Condamnée n° 3156


CANON EOS 100D, EF-S 18-55 IS STM à 32 mm, f/4.0, 1/800, 100 ISO

CANON EOS 100D, EF-S 18-55 IS STM à 32 mm, f/4.0, 1/800, 100 ISO

Date de la prise de vue : 21 juin 2014 à 8 h 50

Contexte de la prise de vue : Dans son livre La Photographie animalière (dont je vous parlerai dans une prochaine vidéo), Cédric Girard écrit que l’avantage des vaches, c’est d’être là quand les animaux sauvages ne montrent pas le bout de leur nez. Elles permettent au photographe de s’entraîner à maîtriser la lumière, le cadrage, et lui offre la chance de ne pas rentrer bredouille (ou brocouille, comme ils disent dans le Bouchonnois). Elles sont curieuses – parfois trop –, ne fuient pas même si vous arrivez avec vos gros sabots et sont donc des sujets très coopératifs pour des photos en milieu naturel. Ce cliché a été prise sur mon lieu de vacances, mais habitant à la campagne, elle aurait pu l’être « à portée de botte » de ma maison.

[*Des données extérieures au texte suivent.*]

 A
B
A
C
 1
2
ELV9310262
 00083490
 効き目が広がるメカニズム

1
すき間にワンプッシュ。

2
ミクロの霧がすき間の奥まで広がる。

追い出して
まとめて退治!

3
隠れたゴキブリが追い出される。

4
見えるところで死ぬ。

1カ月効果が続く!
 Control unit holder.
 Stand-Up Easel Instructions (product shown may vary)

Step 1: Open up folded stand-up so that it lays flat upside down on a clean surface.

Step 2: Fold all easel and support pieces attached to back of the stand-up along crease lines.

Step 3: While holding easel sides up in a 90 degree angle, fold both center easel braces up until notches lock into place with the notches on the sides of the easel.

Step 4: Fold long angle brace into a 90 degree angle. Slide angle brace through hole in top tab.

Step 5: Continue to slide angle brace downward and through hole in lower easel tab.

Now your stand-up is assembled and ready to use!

Autocritique : Si l’on garde exactement la même composition, il n’y a pas grand-chose à redire sur les paramètres de la prise de vue. À 100 ISO, nous avons le meilleur piqué possible et la vitesse d’obturation de 1/800 permet de figer le mouvement de la vache, animal généralement assez peu vif. Les barbelés, que l’on essaie le plus souvent de cacher sur les photos animalières (comme toutes les traces trop humaines) servent ici le sujet : les lignes diagonales légèrement obliques apportent du dynamisme à la photo, et ajouté au numéro porté par la vache sur chaque oreille, cette clôture est aussi porteuse de sens (bien qu’élevés en plein air, ces Charolaises n’en restent pas moins enfermées et destinées à être vendues pour être mangées – je précise que je ne suis pas végétarien).
Il me semble cependant que la composition aurait pu être améliorée. L’attitude de la vache à droite est intéressante, mais elle est coupée : il aurait fallu légèrement décaler le cadrage vers la droite ou dézoomer pour prendre la photo en plus grand-angle. On aurait également pu remonter les yeux de celle au premier plan, car son museau arrive peut-être un peu bas par rapport à l’espace disponible au-dessus de la tête. Si on incorpore la vache de droite à la composition, on peut se permettre de diminuer un peu l’ouverture (autour de f/7.1) pour gagner en profondeur de champ et qu’au moins sa tête soit nette (en revanche, garder du flou sur la vache à l’arrière-plan est souhaitable).
Dernière chose que l’on peut regretter : la lumière un peu dure. La photo a pourtant été prise avant neuf heures du matin, mais c’était le premier jour de l’été.